#### [WHAT NEEDS TO BE DONE]
Please return, word for word, the line containing "class: Mammalia" and each line after it through the end of the data below, and nothing else.

#### [EXERCISE INPUT]
===============

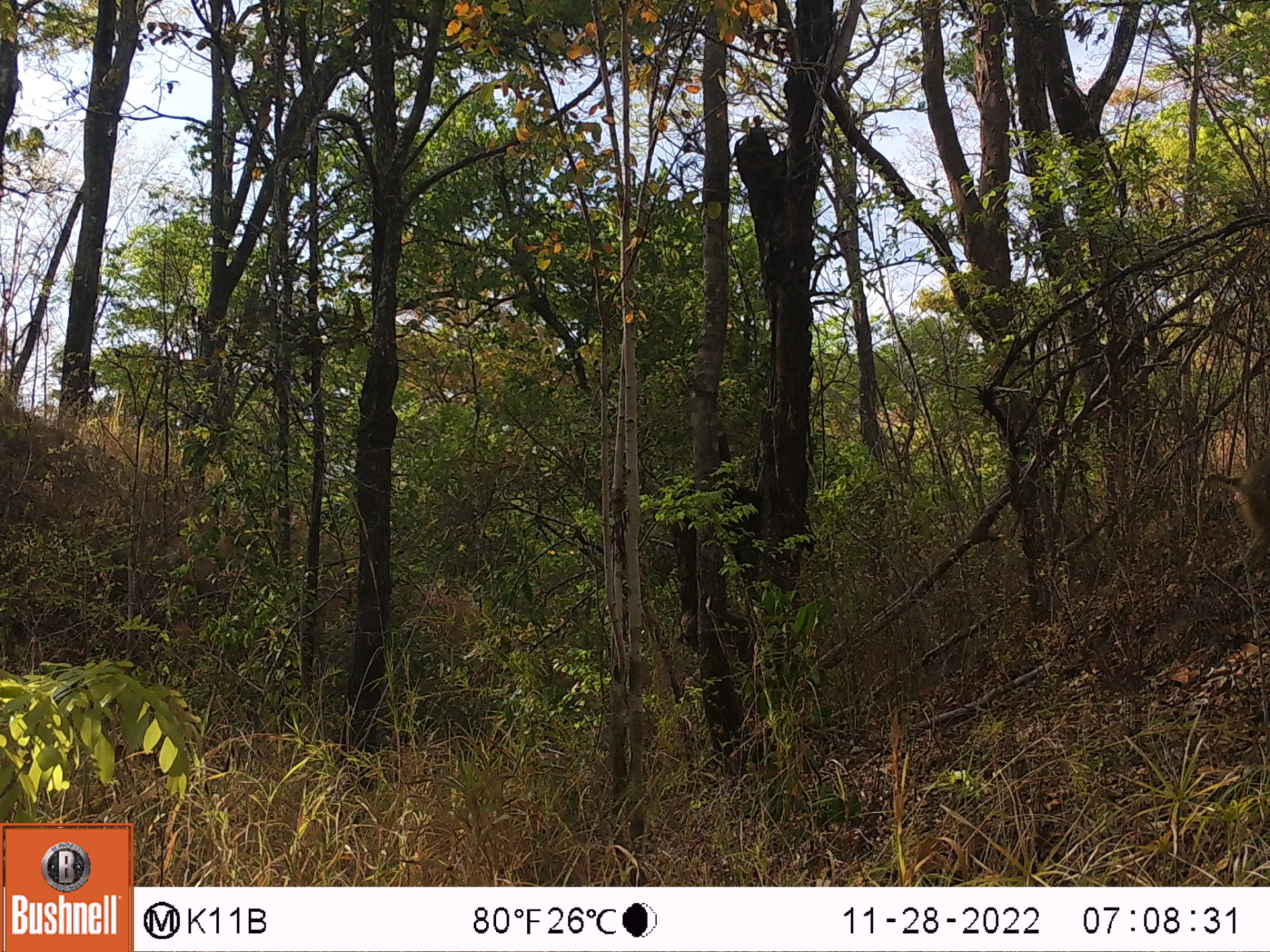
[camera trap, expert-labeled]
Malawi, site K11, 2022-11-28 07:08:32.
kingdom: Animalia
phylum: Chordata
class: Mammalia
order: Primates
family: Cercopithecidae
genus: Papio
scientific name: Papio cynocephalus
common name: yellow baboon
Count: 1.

===============

#### [FINISHED EXERCISE]
class: Mammalia
order: Primates
family: Cercopithecidae
genus: Papio
scientific name: Papio cynocephalus
common name: yellow baboon
Count: 1.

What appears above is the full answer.